[PASSAGE SHOWN start]

Travel and living expenses for the start-up engineer
Equipment Provided
This plant consists of a process skid and a tower skid, which are assembled in one of our
fabrication shops (either in Bakersfield, California or Houston, Texas). After testing, the skids
are disconnected, export crated and shipped FAS Port of Houston.
The process skid is divided into a heater section, control room/laboratory section and a process
section. The sides and top of the control room/laboratory section are separated from the heater
and process sections by a firewall. A firewall is also on top of the heater section. The process
area is also enclosed by a firewall.
The process section includes a feed pump, naphtha pump, diesel/crude exchanger, reduced
crude/crude exchanger, naphtha accumulator, and all associated piping, valves, insulation,
electrical and instrumentation.
All off-site piping connections are made about 1’6” (0.5 meters) above the concrete foundation
and on one corner of the process skid. The single point electrical connection is made in the
heater end of the process skid. The plant uses about 22 kW of 380 volt, 50 hertz or 480 volt 60
hertz, 3-phase electricity. Other frequencies and voltages can be used if specified prior to
contract execution. The plant can operate in artic conditions of -58 oF (-50 oC) to tropical
conditions.
Delivery is approximately six (6) months after contract execution and completion of funding
arrangements.
The process skid weighs less than 33 tons (30 metric tons) and is 10’-6” (3.2 meters) wide by 45’
(13.7 meters) long with a center height of 14’ (4.3 meters) and a side height of 11’-9” (3.6
meters). The following sketch shows views of the process skid.
The tower skid includes the tower, stripper and overhead air cooler with associated piping,
electrical, insulation and instrumentation. The tower and associated equipment is supported by
steel beams and is shipped on its side.

[PASSAGE SHOWN end]
[PROVIDED MATERIAL start]

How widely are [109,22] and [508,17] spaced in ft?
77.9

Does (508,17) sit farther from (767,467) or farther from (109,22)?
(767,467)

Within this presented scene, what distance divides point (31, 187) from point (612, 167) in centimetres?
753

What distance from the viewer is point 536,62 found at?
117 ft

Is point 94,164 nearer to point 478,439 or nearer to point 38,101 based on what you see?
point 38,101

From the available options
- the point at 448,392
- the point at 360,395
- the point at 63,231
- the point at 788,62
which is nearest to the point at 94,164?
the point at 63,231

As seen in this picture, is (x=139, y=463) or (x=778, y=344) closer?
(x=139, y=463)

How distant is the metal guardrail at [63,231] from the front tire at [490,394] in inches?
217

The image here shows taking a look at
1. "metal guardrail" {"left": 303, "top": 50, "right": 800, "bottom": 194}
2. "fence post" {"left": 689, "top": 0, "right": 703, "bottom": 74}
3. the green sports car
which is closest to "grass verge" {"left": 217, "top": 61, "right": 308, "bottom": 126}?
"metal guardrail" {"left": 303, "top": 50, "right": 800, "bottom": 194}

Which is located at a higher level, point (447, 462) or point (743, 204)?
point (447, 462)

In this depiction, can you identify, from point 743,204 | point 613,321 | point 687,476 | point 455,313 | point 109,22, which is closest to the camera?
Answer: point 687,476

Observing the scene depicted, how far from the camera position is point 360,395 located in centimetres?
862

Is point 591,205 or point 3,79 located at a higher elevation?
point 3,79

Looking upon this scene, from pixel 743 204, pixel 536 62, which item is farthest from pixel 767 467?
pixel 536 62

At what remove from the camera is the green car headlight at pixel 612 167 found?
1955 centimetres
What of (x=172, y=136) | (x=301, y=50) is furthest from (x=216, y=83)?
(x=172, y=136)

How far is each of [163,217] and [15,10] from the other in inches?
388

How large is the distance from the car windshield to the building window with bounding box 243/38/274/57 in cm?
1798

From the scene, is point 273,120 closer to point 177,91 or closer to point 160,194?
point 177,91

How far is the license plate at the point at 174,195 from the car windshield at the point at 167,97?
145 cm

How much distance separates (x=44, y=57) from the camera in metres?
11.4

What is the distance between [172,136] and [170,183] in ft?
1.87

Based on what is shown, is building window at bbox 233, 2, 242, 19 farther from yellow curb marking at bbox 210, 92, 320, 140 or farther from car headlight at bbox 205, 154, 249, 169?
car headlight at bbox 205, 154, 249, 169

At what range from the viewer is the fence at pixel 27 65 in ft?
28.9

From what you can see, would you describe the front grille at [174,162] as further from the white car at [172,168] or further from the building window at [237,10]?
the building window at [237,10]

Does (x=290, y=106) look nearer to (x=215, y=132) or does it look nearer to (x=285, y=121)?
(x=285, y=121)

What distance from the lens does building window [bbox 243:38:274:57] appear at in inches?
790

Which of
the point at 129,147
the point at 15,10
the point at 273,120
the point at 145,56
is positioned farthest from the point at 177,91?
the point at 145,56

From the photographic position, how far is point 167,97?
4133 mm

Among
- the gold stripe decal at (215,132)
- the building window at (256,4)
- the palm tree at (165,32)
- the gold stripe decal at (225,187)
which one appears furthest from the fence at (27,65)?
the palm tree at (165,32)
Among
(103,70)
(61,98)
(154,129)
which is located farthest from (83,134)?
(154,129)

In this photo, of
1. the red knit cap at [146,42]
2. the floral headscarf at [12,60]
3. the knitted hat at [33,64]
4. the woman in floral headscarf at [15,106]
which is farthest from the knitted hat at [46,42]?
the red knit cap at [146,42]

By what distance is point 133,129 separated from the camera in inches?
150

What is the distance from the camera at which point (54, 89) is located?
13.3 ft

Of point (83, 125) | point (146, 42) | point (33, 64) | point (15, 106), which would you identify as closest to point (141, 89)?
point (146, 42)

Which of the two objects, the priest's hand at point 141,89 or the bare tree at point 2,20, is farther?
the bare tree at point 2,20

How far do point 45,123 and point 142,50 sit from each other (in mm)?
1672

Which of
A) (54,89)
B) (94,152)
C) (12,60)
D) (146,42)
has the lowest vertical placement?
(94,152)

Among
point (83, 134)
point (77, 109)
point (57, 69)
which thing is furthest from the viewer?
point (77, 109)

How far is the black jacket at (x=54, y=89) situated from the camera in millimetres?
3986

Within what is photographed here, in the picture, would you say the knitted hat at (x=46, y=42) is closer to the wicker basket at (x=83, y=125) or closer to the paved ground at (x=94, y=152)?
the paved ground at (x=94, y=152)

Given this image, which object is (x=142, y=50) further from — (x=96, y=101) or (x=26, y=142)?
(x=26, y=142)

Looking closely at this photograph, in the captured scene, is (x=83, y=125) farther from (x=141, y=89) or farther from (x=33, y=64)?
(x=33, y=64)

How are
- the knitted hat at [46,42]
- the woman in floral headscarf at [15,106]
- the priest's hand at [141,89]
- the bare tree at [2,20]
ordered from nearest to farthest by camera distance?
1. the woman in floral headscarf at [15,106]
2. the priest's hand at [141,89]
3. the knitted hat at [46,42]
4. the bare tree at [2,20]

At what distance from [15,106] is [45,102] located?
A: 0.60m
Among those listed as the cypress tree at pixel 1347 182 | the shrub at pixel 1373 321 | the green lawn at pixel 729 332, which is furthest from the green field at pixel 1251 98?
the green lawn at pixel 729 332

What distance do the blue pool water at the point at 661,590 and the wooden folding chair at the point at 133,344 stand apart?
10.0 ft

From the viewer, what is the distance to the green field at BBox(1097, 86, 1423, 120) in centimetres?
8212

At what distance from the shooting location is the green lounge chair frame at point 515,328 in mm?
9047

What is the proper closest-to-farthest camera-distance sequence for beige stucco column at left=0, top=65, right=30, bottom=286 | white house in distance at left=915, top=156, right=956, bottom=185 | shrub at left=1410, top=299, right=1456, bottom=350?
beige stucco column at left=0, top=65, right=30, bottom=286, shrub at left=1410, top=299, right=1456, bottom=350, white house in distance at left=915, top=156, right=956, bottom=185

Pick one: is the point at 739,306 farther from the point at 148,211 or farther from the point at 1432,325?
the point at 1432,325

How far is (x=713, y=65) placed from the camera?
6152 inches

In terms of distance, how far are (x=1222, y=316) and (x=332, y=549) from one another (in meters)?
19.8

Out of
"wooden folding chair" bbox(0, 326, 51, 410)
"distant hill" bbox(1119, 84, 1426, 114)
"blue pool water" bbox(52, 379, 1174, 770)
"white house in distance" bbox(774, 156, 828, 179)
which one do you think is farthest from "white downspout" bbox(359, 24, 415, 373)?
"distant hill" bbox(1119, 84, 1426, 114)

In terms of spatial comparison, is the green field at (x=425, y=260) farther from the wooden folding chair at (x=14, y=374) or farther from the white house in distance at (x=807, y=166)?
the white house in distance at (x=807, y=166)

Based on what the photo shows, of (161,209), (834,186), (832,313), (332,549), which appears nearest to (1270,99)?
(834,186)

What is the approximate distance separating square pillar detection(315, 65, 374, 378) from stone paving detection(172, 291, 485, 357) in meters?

[PROVIDED MATERIAL end]

• CHALLENGES
[1] List every piece of equipment that the plant equipment description names as part of the process section, leaving out the piping, valves, insulation, electrical and instrumentation.
[2] Please extend the plant equipment description beyond its final sentence.
Nothing in the material matters for this work.

• EXPECTED OUTPUTS
[1]
- feed pump
- naphtha pump
- diesel/crude exchanger
- reduced crude/crude exchanger
- naphtha accumulator

[2]
The tower skid weighs less than 16.5 tons (15 metric tons) and is 10’-6” (3.2 meters) wide by
11’-9” (3.6 meters) high by 34’-6” (10.5 meters) long. The following sketches show views of
the tower skid.
Upon arrival at the plant site, the process skid is set on a concrete slab at least 11’ (3.4 meters)
wide by 46’ (14 meters) long and is designed for a loading of at least 210 pounds per square foot
(1033 kilograms per square meter).
The tower skid is then lifted and attached on top of the process skid as shown below. Piping and
electrical connections are made between the tower skid and process skid. No welding or special
tools are required. The off-site piping and electrical connections are then made to the process
skid. If the off-sites are complete and a suitable crane is available, the plant should be ready to
start purging and begin start-up within 3 days of arrival.
Plant Operation
Cold crude oil from off-site storage is received at the plant battery limits and is pumped by the
crude charge pump on flow control. The crude oil exchanges heat with the diesel product and
reduced crude product streams.
The crude then flows to the crude heater where it is further heated and partially vaporized. The
crude heater is a direct-fired heater, designed to burn off gas, natural gas or liquid fuel. Constant
heater outlet temperature is maintained automatically by controlling the fuel flow to the heater.
The partially vaporized crude oil from the crude heater flows to the flash zone of the atmospheric
tower where the vapor and liquid separate. The vapor flows up the tower where it is cooled and
partially condensed by reflux to form the side stream product. The liquid joins with the
overflash liquid from the first tray above the flash zone and flows to the reduced crude stripping
section in the bottom of the atmospheric tower.
The overhead vapor from the atmospheric tower is cooled and partially condensed in the
overhead condenser and flows to the overhead accumulator where liquid unstabilized naphtha,
liquid water and uncondensed gas separate. Liquid water is automatically withdrawn from a
boot on the overhead accumulator and flows to the skid edge. A portion of the liquid naphtha
from the accumulator is returned to the top of the atmospheric tower as reflux to maintain the
overhead vapor at a constant temperature and the remainder flows to the skid edge.
Uncondensed gas from the accumulator flow on back-pressure control to be used as
supplemental fuel for the crude heater.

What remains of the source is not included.